> WORK TO DO: Rewrite the rows below as a numbered list, leaving out the blank lines.

****

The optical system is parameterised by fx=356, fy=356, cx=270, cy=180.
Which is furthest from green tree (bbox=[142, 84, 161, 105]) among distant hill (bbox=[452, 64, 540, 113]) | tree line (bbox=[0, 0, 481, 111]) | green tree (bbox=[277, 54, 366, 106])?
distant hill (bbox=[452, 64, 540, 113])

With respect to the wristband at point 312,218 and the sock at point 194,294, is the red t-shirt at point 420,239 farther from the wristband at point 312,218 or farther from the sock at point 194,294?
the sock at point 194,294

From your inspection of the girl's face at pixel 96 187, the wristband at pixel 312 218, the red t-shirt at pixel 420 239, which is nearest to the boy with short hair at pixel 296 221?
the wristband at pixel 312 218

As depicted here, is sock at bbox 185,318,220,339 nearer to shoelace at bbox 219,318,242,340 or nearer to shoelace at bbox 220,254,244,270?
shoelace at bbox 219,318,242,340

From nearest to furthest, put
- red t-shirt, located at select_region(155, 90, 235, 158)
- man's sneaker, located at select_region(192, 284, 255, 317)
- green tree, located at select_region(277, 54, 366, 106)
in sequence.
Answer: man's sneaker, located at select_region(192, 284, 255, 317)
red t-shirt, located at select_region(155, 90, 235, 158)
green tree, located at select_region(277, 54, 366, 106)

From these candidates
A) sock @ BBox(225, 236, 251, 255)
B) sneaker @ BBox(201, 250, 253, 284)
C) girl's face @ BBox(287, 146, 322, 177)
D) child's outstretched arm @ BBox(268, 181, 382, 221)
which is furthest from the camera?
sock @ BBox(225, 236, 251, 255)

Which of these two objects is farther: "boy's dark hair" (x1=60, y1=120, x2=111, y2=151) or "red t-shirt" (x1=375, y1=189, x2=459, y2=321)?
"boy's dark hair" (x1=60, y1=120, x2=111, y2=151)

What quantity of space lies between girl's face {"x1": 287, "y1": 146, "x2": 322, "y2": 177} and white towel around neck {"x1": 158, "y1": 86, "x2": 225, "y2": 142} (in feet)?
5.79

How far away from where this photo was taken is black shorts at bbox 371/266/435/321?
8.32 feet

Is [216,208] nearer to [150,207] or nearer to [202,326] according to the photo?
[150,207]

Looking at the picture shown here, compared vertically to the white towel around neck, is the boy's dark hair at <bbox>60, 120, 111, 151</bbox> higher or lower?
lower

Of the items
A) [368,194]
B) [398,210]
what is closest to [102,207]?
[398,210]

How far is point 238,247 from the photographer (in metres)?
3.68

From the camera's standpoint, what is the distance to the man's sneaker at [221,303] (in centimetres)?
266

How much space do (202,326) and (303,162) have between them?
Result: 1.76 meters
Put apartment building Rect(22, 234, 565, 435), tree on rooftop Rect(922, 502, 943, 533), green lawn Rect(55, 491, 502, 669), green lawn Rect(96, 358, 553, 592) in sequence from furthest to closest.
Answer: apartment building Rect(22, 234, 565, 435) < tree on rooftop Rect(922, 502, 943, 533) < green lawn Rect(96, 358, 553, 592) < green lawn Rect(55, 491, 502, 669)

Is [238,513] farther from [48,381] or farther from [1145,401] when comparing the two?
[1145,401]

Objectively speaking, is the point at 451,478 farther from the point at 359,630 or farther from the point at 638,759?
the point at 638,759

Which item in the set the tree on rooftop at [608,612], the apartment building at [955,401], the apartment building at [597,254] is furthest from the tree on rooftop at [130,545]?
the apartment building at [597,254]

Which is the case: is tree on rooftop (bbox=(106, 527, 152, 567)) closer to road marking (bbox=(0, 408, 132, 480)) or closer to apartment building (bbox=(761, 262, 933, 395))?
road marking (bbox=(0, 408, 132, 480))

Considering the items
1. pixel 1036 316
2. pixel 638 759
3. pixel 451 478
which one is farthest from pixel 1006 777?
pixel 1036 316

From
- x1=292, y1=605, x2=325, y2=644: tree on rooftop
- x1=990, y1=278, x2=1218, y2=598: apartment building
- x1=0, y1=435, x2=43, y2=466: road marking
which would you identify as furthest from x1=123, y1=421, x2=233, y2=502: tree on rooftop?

****

> SOLUTION TO THE PROBLEM:
1. The optical system is parameterised by fx=356, fy=356, cx=270, cy=180.
2. Which is furthest from green tree (bbox=[142, 84, 161, 105]) among distant hill (bbox=[452, 64, 540, 113]) | tree line (bbox=[0, 0, 481, 111]) | green tree (bbox=[277, 54, 366, 106])?
3. distant hill (bbox=[452, 64, 540, 113])
4. With respect to the wristband at point 312,218 and the sock at point 194,294, is the red t-shirt at point 420,239 farther from the wristband at point 312,218 or farther from the sock at point 194,294?
5. the sock at point 194,294
6. From your inspection of the girl's face at pixel 96 187, the wristband at pixel 312 218, the red t-shirt at pixel 420 239, which is nearest to the boy with short hair at pixel 296 221?
7. the wristband at pixel 312 218
8. As depicted here, is sock at bbox 185,318,220,339 nearer to shoelace at bbox 219,318,242,340 or nearer to shoelace at bbox 220,254,244,270?
9. shoelace at bbox 219,318,242,340
10. From nearest to furthest, put
11. - red t-shirt, located at select_region(155, 90, 235, 158)
12. - man's sneaker, located at select_region(192, 284, 255, 317)
13. - green tree, located at select_region(277, 54, 366, 106)
14. in sequence.
15. Answer: man's sneaker, located at select_region(192, 284, 255, 317)
16. red t-shirt, located at select_region(155, 90, 235, 158)
17. green tree, located at select_region(277, 54, 366, 106)
18. From these candidates
19. A) sock @ BBox(225, 236, 251, 255)
20. B) sneaker @ BBox(201, 250, 253, 284)
21. C) girl's face @ BBox(287, 146, 322, 177)
22. D) child's outstretched arm @ BBox(268, 181, 382, 221)
23. which is furthest from the camera?
24. sock @ BBox(225, 236, 251, 255)
25. Which of these two objects is farther: "boy's dark hair" (x1=60, y1=120, x2=111, y2=151) or "red t-shirt" (x1=375, y1=189, x2=459, y2=321)?
26. "boy's dark hair" (x1=60, y1=120, x2=111, y2=151)
27. What quantity of space lies between girl's face {"x1": 287, "y1": 146, "x2": 322, "y2": 177} and white towel around neck {"x1": 158, "y1": 86, "x2": 225, "y2": 142} (in feet)?
28. 5.79
29. How far away from where this photo was taken is black shorts at bbox 371/266/435/321?
30. 8.32 feet
31. Is [216,208] nearer to [150,207] or nearer to [202,326] according to the photo?
32. [150,207]
33. Looking at the picture shown here, compared vertically to the white towel around neck, is the boy's dark hair at <bbox>60, 120, 111, 151</bbox> higher or lower?
34. lower
35. Of the items
36. A) [368,194]
37. B) [398,210]
38. what is closest to [102,207]?
39. [398,210]
40. How far is point 238,247 from the photographer (in metres)?
41. 3.68
42. From the camera's standpoint, what is the distance to the man's sneaker at [221,303] (in centimetres)?
43. 266
44. How much space do (202,326) and (303,162) have between them?
45. Result: 1.76 meters
46. Put apartment building Rect(22, 234, 565, 435), tree on rooftop Rect(922, 502, 943, 533), green lawn Rect(55, 491, 502, 669), green lawn Rect(96, 358, 553, 592) in sequence from furthest to closest.
47. Answer: apartment building Rect(22, 234, 565, 435) < tree on rooftop Rect(922, 502, 943, 533) < green lawn Rect(96, 358, 553, 592) < green lawn Rect(55, 491, 502, 669)
48. Is [238,513] farther from [48,381] or farther from [1145,401] when comparing the two?
49. [1145,401]
50. Objectively speaking, is the point at 451,478 farther from the point at 359,630 or farther from the point at 638,759?
51. the point at 638,759
52. Which item in the set the tree on rooftop at [608,612], the apartment building at [955,401], the apartment building at [597,254] is furthest from the tree on rooftop at [130,545]?
53. the apartment building at [597,254]
54. Which is the case: is tree on rooftop (bbox=(106, 527, 152, 567)) closer to road marking (bbox=(0, 408, 132, 480)) or closer to apartment building (bbox=(761, 262, 933, 395))?
55. road marking (bbox=(0, 408, 132, 480))
56. Considering the items
57. 1. pixel 1036 316
58. 2. pixel 638 759
59. 3. pixel 451 478
60. which one is farthest from pixel 1006 777?
61. pixel 1036 316
62. From
63. - x1=292, y1=605, x2=325, y2=644: tree on rooftop
64. - x1=990, y1=278, x2=1218, y2=598: apartment building
65. - x1=0, y1=435, x2=43, y2=466: road marking
66. which would you identify as furthest from x1=123, y1=421, x2=233, y2=502: tree on rooftop?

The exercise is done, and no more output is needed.